Denis Henshaw: This is an interesting question because there has been extensive research on this question by a Swedish scientist and clinician, that's Professor Lennart Hardell in Sweden. I have his studies in front of me actually, and he has published some very detailed work on the cordless phones, quite separately to the mobile phones> So the answer to your question is, yes, there is certainly evidence that the cordless phones do have the same risk and, yes, they could have a higher risk than mobile phones, that is correct.
Sputnik: Some studies have pointed out that children who are exposed from an early age that seem to have higher incidents of glioblastoma multiforme from telephone use.
Denis Henshaw: I would be quite cautious about that, let me tell you why I'm cautious about it. Brain tumors are, thankfully, very rare in children but the fact that they're very rare means that the actual number of cases is very small, and, therefore, when we try to do a statistical analysis making an association between mobile phone use and these brain tumors, if you got a very small number of cases to deal with the statistics are not very robust, so I would say we have to be a little bit careful with children. We don't really know the answers; we certainly need much more research before we can make any definitive comments about children.
Sputnik: In your opinion what percent of the population is actually affected if we talk about children and if we talk about adults in what used to be considered the prime age for this illness to develop, from 60 to 80, how has that increased? Was it not like 2 people out of 100,000 in the United States, I think?
Denis Henshaw: Well these UK figures are so very interesting because for these aggressive tumors, the glioblastomas rate of 100,000 has more than doubled, in 1995 it was 2,4 per 100,000 and in 2015, 20 years later, it was 5 per 100,000; so the rate per unit of the population has more than doubled.

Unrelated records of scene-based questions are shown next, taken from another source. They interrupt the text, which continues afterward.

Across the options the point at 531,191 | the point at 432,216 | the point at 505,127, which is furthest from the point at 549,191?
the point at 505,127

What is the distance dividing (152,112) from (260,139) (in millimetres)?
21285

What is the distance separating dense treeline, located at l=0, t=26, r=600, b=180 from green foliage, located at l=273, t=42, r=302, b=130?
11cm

But the actual number of cases in the UK has more than doubled, that's because of increasing population, I can just give you some numbers, there were 983 cases 1995 but in 2015 there were 2531 cases, some of that is driven by increased population, but these are invariably fatal cases and they need treatment, of course, and so they're certainly an issue for clinicians and health services having to treat a more than a doubling number of brain tumors.
Sputnik: These studies are very difficult not because of the low incidents of this illness, but also because you have to really isolate cell phone use, and some would actually argue improved diagnostics have just been uncovering this disease, perhaps, some of the cases might've gone undiagnosed previously; what would you say about that?

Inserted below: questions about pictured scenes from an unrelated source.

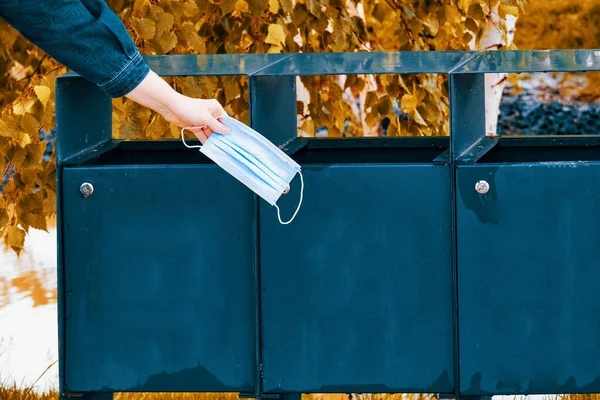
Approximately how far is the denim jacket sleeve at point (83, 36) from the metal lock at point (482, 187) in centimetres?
96

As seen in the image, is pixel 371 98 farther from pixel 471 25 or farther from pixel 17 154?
pixel 17 154

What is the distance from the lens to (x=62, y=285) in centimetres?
273

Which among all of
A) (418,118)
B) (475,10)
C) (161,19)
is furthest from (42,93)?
(475,10)

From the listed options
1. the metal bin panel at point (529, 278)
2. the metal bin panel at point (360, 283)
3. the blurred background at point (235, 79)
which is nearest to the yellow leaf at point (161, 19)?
the blurred background at point (235, 79)

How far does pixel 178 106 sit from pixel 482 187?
0.83 metres

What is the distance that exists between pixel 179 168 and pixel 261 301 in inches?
15.8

Denis Henshaw: Well my response to that is this may apply to benign tumors; these are tumors that grow very, very slowly, and are non-fatal and when you get older, when you eventually die, you may die with this benign tumor but it wasn't the cause of your death. Only if you did an autopsy on everybody you may find these tumors there, but they weren't causing your death. Certainly there are changes in diagnoses going on, that's true, but these glioblastomas, because they are so invariably fatal, the prognosis is, I'm afraid is only six months to eighteen months maximum, so only six months, so you're not going to miss them, in modern medicine, and I'm talking about the last 30 years, you can't miss a brain tumor. Doctors just don't miss them. The symptoms are so distinct, and I'm afraid the improved diagnosis does not explain the increase in these aggressive tumors.
The views and opinions expressed by Denis Henshaw are those of the expert and do not necessarily reflect those of Sputnik.